_Text block:_
----------

CIO’s Guide to More Engaged IT Teams in the Post Pandemic World

By Alok Mehta, SVP, CIO Business Systems, Kemper Corporate Services

We are living in interesting times.  With the pandemic mostly behind us but still lingering, our IT teams have adopted fairly well in producing remarkable results by collaborating and working remotely.   In this short article, I will share how we can make our teams even more productive by supercharging them in a post-pandemic era and implementing the following ideas in a virtual setting or in person:

  1. Have Fun: IT professionals spend 50-60 or even more hours on their jobs.  If they are not having fun, they will burn out faster and possibly be not as productive.  There are several ways you can make their professional lives fun.  Some ideas include creating a shared teams chat and sharing pictures.  This can include pictures of their pets and hobbies.  Ask them to share what books they have read and what are their favorite food recipes and vacations.  These small ideas build camaraderie and relationships that go way beyond the team’s virtual chat.  In the next project meeting, it can be an ice breaker to create stronger bonds.  What are some of your ideas to make it fun for your teams?
  2. Coffee Talks: If you are working with large diverse teams, one of the ways to connect with them is to hold smaller and intimate group meetings of 8-10 team members.  People feel comfortable in smaller groups and are more willing to share their ideas and concerns, and to ask questions. Holding coffee talks in smaller groups often will give you an opportunity to learn about the team and their concerns directly.  This way you can stay connected to real-world problems, ideas and concerns.  A weekly coffee talk can allow you to get to know you teams more intimately and informally than any other means.
  3. Newsletter: Your team wants to hear from you.  They want to know what you are thinking, including what your philosophies are relative to IT and business, and what it means to them.  A quarterly newsletter is a great way to communicate what is going on in your teams.  This way you can provide details around recent releases, upcoming projects that align to the business, and IT strategies.   You can also recognize an individual or the team of their achievements.   While it may seem like a daunting task, producing a newsletter is very easy these days.  Most word processing apps have templates that you can use to jump start the newsletter.   The effort to create a newsletter can be shared across your team.  This way you can include diverse ideas and topics in the newsletter.  I highly recommend a quarterly newsletter for your team.
  4. Conduct a Hackathon:  What’s life without a little friendly competition?  Human beings are competitive in nature.  IT hackathons are one of the best ways to engage your teams in a competition in a safe manner.   Hackathons can be customized to the culture of your organization.   You can tap into the creativity of your teams by giving them an opportunity to define a problem statement pertinent to your business and how they would solve it.  Further, let them form cross-functional teams with other areas within your companies.  These types of engagements generate creative ideas and allows for collaboration across teams.   I am a big fan of these kinds of sessions and have sponsored them for years.   I have implemented many of the ideas into production that were generated at such events.   This is a true morale booster for IT teams.
  5. Lunch and Learns: Lunch and learn sessions are another one of my favorite activities that allows IT teams, vendors and even businesses to share a topic that is of interest over an informal meal.  Teams really like time dedicated to learning from others.  Since it is typically scheduled over lunch time, we are also maximizing everyone’s time.  From time to time, I do recommend that CIOs buy lunch for the teams.  Again, another great way to interact with teams and learn from each other.
  6. Book Reviews: There are some great books that are fantastic for your teams to read.  The topics range from building teams, learning a particular topic, or management-related matters.  This is also a good way to identify leaders within your teams as you can assess organizational, analytical, and communication skills.   I typically participate in 1-2 book discussions a year and has been very rewarding over the years.  I highly encourage conducting book review sessions with your teams.
  7. Project Reviews: I prefer to review learnings from projects on an incremental basis rather than waiting for the project to finish.   In agile terminology, we call it retrospect.  Reviews allow us to learn from each other, our mistakes and quickly implement the corrections.

There are many ways to recharge your teams.  While the above-mentioned ideas are not new, I do find them valuable to review from time to time so we can continue to create culture of collaboration and innovation and to build stronger teams.

----------

_Material provided:_
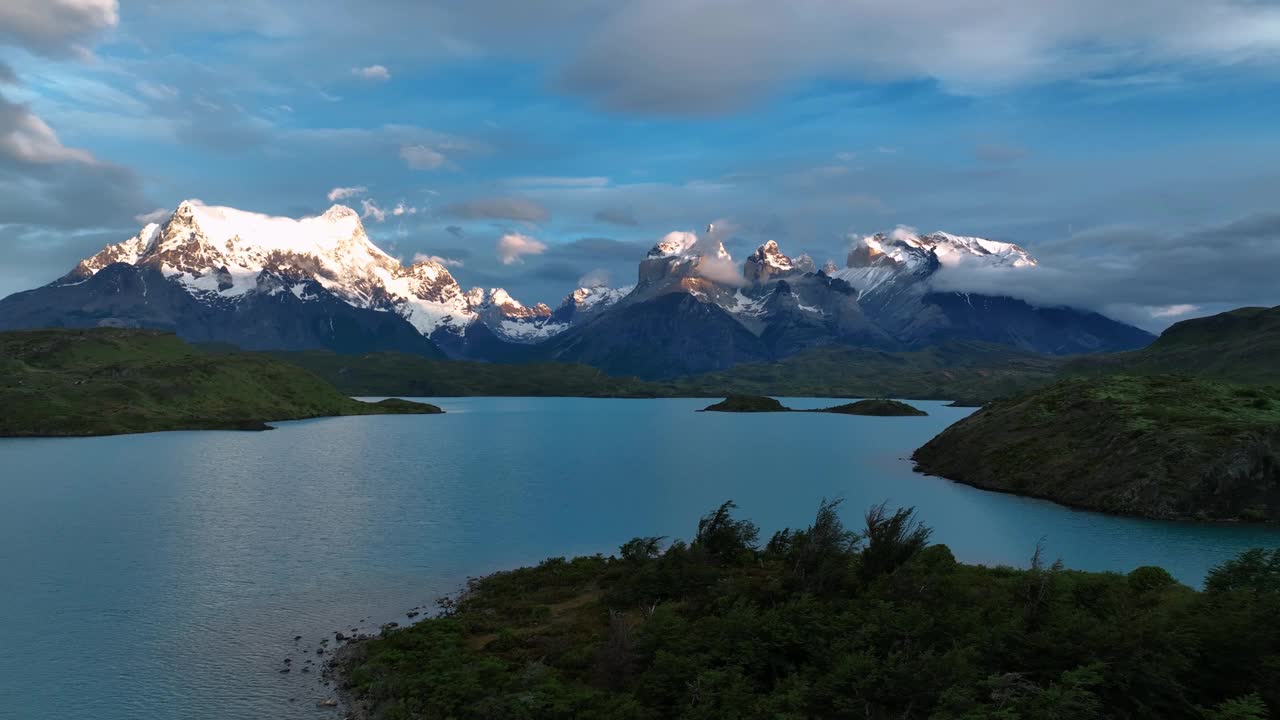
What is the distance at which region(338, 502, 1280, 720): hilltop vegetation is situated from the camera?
115 feet

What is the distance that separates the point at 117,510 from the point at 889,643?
102743mm

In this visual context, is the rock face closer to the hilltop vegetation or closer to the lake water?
the lake water

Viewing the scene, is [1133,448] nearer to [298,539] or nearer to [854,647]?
[854,647]

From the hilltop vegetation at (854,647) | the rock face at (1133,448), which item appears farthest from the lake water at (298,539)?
the hilltop vegetation at (854,647)

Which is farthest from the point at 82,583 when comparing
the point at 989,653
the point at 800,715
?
the point at 989,653

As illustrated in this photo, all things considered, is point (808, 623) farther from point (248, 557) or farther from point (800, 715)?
point (248, 557)

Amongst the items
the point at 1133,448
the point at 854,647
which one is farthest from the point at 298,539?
the point at 1133,448

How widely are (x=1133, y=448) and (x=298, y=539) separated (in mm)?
117701

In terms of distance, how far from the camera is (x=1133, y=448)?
116062mm

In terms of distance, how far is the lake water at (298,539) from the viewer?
46.8 m

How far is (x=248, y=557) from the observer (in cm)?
7500

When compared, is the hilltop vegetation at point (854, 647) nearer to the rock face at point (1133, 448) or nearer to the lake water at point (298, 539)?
the lake water at point (298, 539)

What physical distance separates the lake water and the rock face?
19.6 feet

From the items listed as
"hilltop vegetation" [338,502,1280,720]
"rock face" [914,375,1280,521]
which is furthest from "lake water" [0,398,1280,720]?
"hilltop vegetation" [338,502,1280,720]
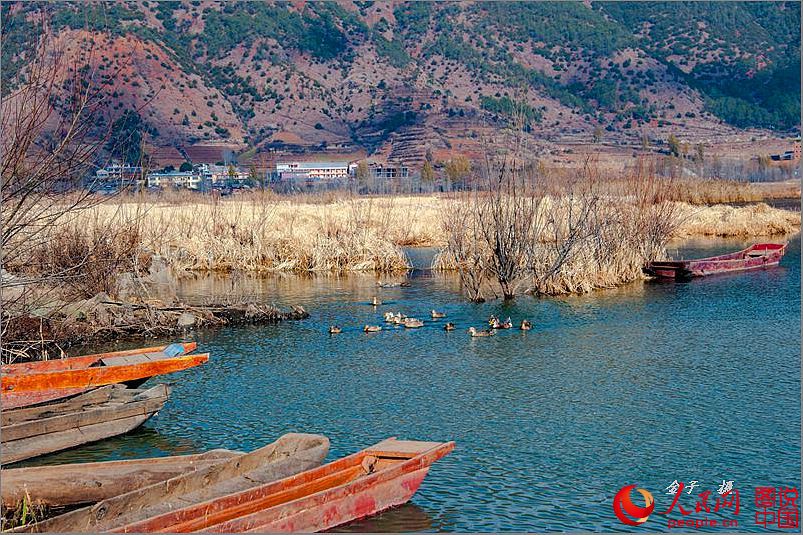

----------

_Problem:_
Answer these questions about the article on engaging IT teams:
1. What group size does the article suggest for coffee talks?
2. How often does the author recommend putting out a team newsletter?
3. What agile term does the author give for reviewing project learnings incrementally?

_Your solution:_
1. 8-10 team members.
2. Quarterly.
3. Retrospect.